The last push through to the end is probably the hardest part about writing. I’m not quite sure why this is. Maybe it’s because when you first start, it’s all new and exciting, and as you near the finish line, your left brain gets tired out. Maybe it’s because of that fear of finishing, fear of commitment, or fear of success. Or maybe it won’t happen at all for you. But it did for me. The closer I got to the end, the harder it was to continue. Some things I found that helped: setting daily editing goals, loads of self-encouragement, and frequent breaks.

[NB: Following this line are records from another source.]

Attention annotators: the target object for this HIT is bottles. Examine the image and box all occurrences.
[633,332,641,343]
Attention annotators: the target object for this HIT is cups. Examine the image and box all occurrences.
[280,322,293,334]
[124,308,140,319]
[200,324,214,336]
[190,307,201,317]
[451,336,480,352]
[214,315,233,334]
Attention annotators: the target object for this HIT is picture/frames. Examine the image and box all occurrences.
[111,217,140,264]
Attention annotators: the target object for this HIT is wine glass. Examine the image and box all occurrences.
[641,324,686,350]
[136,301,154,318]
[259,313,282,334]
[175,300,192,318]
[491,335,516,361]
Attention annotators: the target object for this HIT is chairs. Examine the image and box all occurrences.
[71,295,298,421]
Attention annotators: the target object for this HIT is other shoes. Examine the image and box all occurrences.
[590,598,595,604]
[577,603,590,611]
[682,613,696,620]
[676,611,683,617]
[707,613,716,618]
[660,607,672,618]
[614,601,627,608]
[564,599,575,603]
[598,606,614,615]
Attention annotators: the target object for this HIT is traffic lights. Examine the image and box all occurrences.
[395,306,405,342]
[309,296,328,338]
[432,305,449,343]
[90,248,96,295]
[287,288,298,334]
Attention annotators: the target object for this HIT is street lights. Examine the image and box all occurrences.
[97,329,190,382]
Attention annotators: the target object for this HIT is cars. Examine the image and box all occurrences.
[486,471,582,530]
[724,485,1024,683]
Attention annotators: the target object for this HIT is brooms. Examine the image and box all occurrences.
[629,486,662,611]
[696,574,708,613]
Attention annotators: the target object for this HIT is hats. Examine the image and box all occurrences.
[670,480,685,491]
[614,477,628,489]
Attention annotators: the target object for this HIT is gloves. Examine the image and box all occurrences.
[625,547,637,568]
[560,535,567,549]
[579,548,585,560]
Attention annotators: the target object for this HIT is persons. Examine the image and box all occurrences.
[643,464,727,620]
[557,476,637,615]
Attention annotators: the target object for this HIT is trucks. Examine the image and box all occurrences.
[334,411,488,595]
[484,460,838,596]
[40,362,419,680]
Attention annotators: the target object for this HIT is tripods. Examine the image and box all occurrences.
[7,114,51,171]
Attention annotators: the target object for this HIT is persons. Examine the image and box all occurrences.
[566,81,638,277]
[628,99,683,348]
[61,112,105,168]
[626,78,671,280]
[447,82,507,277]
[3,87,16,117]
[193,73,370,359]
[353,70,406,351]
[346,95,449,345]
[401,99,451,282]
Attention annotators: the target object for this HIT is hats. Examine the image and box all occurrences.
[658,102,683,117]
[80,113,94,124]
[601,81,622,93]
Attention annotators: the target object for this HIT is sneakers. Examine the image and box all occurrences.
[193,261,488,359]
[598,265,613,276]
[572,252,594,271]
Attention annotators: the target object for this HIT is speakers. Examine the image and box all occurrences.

Maybe it’s just my imagination, but the editing phase of the writing process seems to get the short end of the stick. There is plenty of advice on how to write, how to write better, and how to write faster. But few articles I’ve read are about what to do after you’ve written your first draft. It may not be sexy or glamorous, but editing is a key phase of writing. And it can be difficult, depending on how good you are at it. And I don’t think you can completely off-load the editing phase onto a paid editor, because your editor doesn’t share your vision of your story, and it is your story. Maybe he can correct your grammar and offer suggestions for improvement, but only you can know whether it’s “right.” So you have to be the final arbiter, the final editor.